- _PROVIDED RECORDS_:

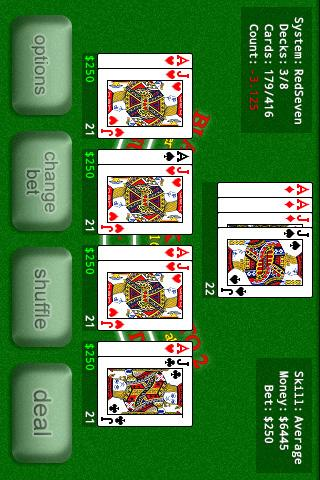 BlackJack Pro- screenshot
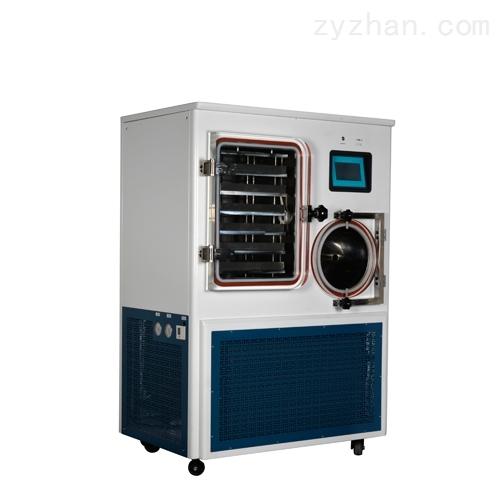 1㎡冻干机ZLGJ-100郑州科旺达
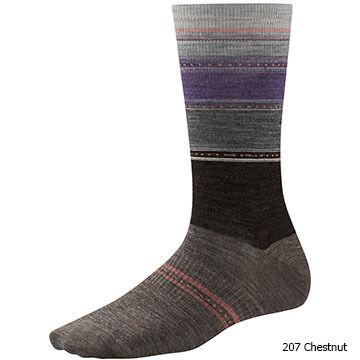 SmartWool Womens Sulawesi Stripe Sock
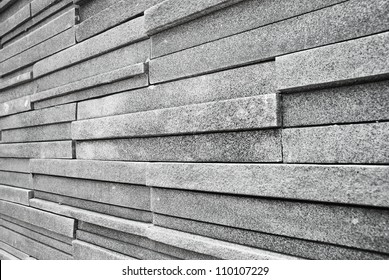 tile texture brick wall surfaced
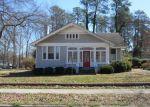 Casa en Remate en Roanoke Rapids 27870 HAMILTON ST - Identificador: 3625908483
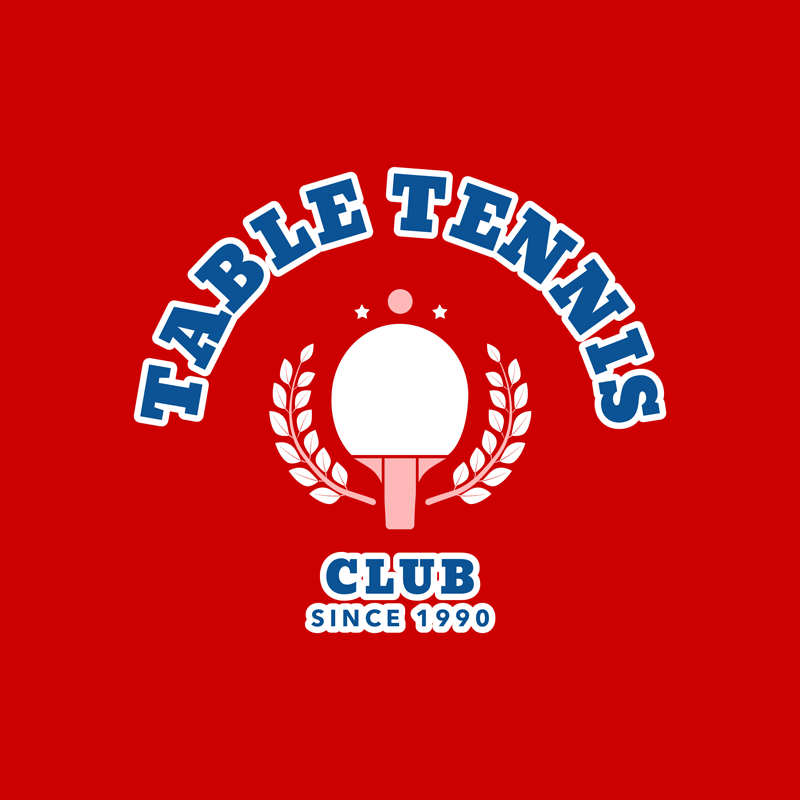 Table Tennis Logo Template Racket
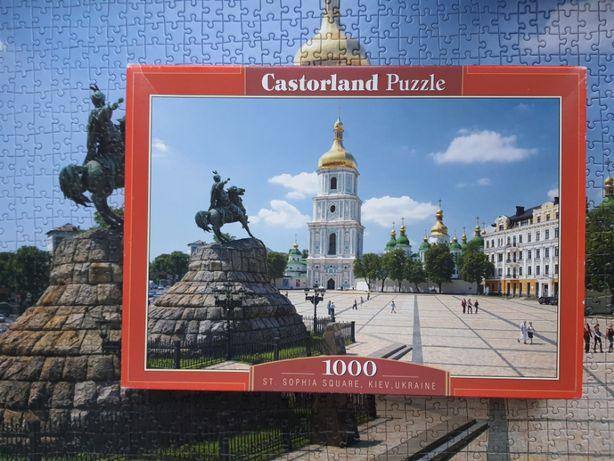 Пазл 1000 Castorland Киев Софиевская площадь игра для детей подарок
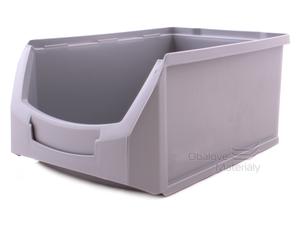 dc3e66b14 Plastové zkosené bedny - Obalové Materiály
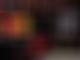 Salo receives death threats for Verstappen penalty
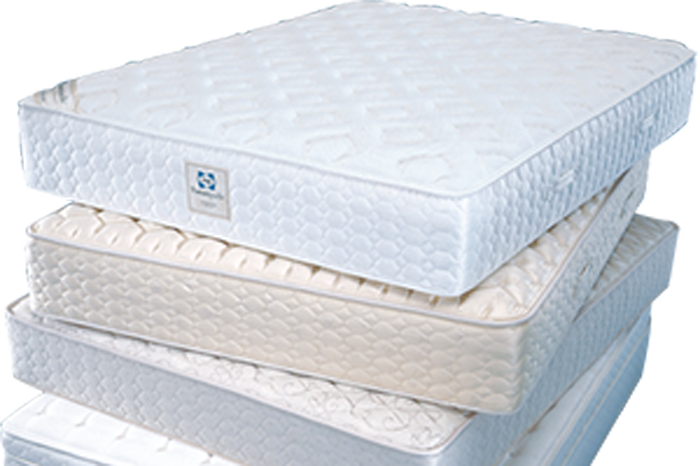mattress stack png. Bedroom Stack Of Mattresses Mattress Png E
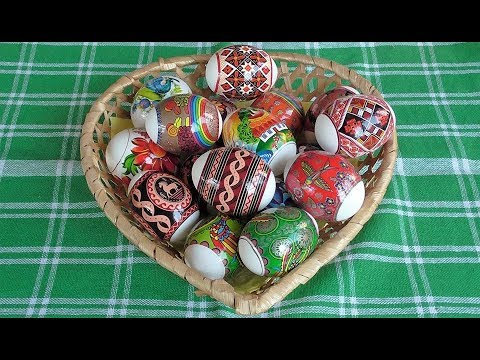 Пасхальные яйца Термонаклейки How to make beautiful Easter eggs.Thermal labels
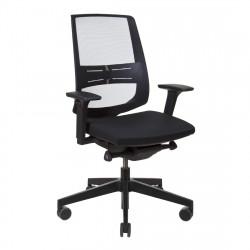 Кресло компьютерное эргономичное Profim Light Up (250SL Black P61PU, NX-16) KreslaLux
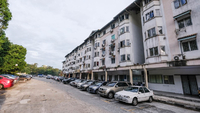 Property for Sale at Impian Apartment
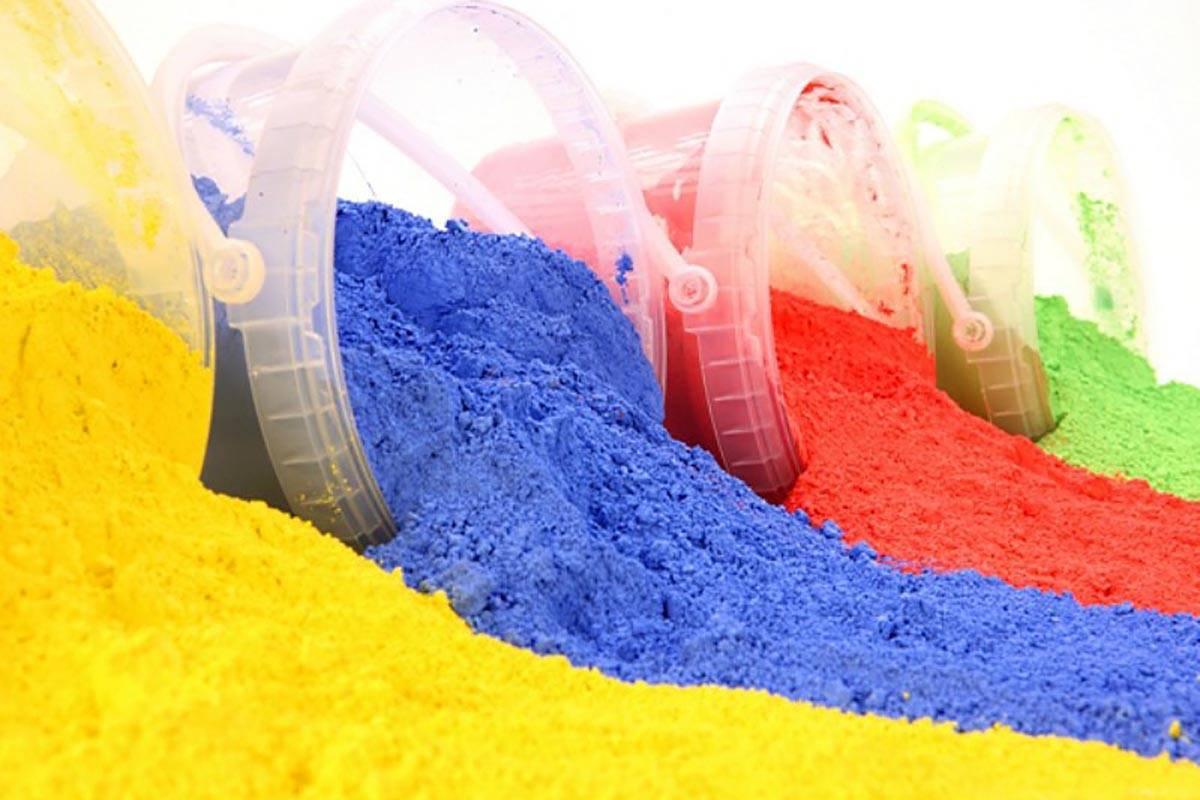 Disperse Yellow 54 powder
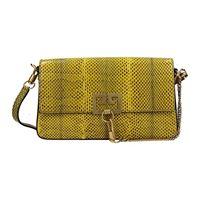 Givenchy borse a spalla Givenchy charm donna giallo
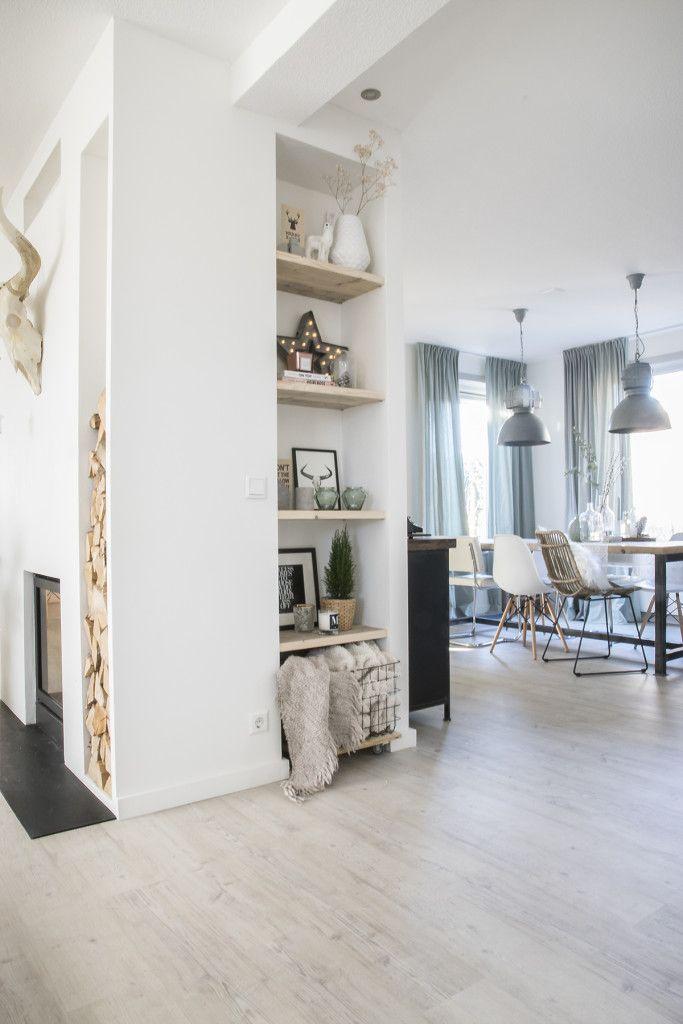 Binnenkijken bij Marlou & Jurre - Woontrendz | Huis | Pinterest ...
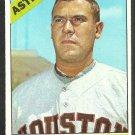 Houston Astros Jim Owens 1966 Topps Baseball Card 297 vg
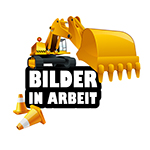 EBL für KLR 35mm messing schwenkbar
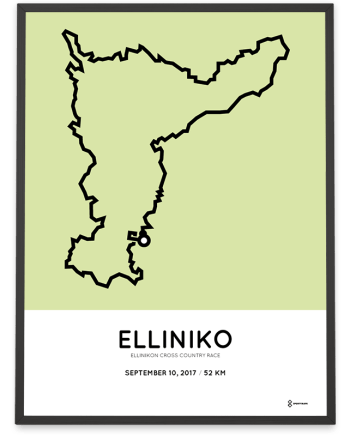 2018 Elliniko cross country race 52km course poster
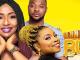 Bursted – Nollywood Movie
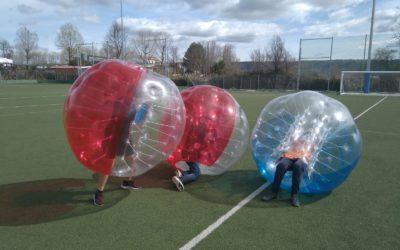 Pádel y Bubble Soccer en Meco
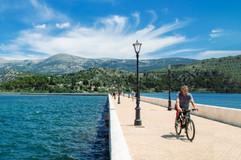 Kefalonia, Grecj
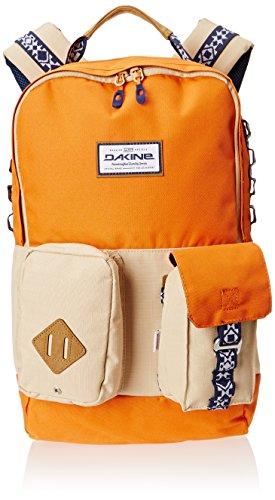 Dakine Rucksack Mod 23L Liter Schulrucksack Streetpack Backpack Dune Dune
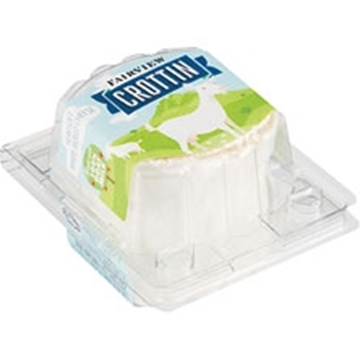 Picture of Fairview Crottin Goats Cheese Pack 80g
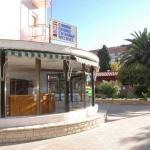 Hotel Corcega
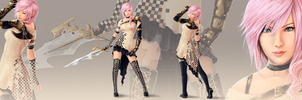 Lightning Returns - Grandmaster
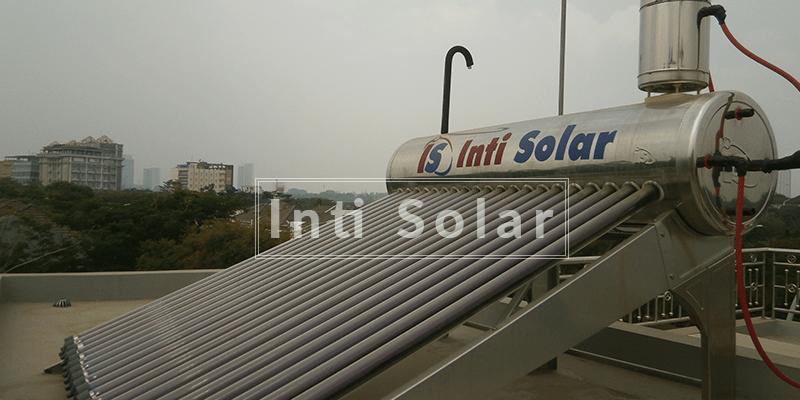 Keunggulan Pemanas Air Tenaga Solar Untuk Apartemen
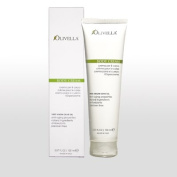 Lana Oriental Body Cream Olivella 150ml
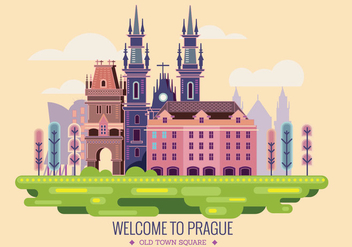 Welcome to Prague Vector - vector #430669 gratis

- _REQUIRED ACTION_: Without including any picture, reproduce the material above word for word.

- _FINISHED EXERCISE_:
 BlackJack Pro- screenshot
 1㎡冻干机ZLGJ-100郑州科旺达
 SmartWool Womens Sulawesi Stripe Sock
 tile texture brick wall surfaced
 Casa en Remate en Roanoke Rapids 27870 HAMILTON ST - Identificador: 3625908483
 Table Tennis Logo Template Racket
 Пазл 1000 Castorland Киев Софиевская площадь игра для детей подарок
 dc3e66b14 Plastové zkosené bedny - Obalové Materiály
 Salo receives death threats for Verstappen penalty
mattress stack png. Bedroom Stack Of Mattresses Mattress Png E
 Пасхальные яйца Термонаклейки How to make beautiful Easter eggs.Thermal labels
 Кресло компьютерное эргономичное Profim Light Up (250SL Black P61PU, NX-16) KreslaLux
 Property for Sale at Impian Apartment
 Disperse Yellow 54 powder
 Givenchy borse a spalla Givenchy charm donna giallo
 Binnenkijken bij Marlou & Jurre - Woontrendz | Huis | Pinterest ...
 Houston Astros Jim Owens 1966 Topps Baseball Card 297 vg
 EBL für KLR 35mm messing schwenkbar
 2018 Elliniko cross country race 52km course poster
 Bursted – Nollywood Movie
 Pádel y Bubble Soccer en Meco
 Kefalonia, Grecj
 Dakine Rucksack Mod 23L Liter Schulrucksack Streetpack Backpack Dune Dune
 Picture of Fairview Crottin Goats Cheese Pack 80g
 Hotel Corcega
 Lightning Returns - Grandmaster
 Keunggulan Pemanas Air Tenaga Solar Untuk Apartemen
 Lana Oriental Body Cream Olivella 150ml
 Welcome to Prague Vector - vector #430669 gratis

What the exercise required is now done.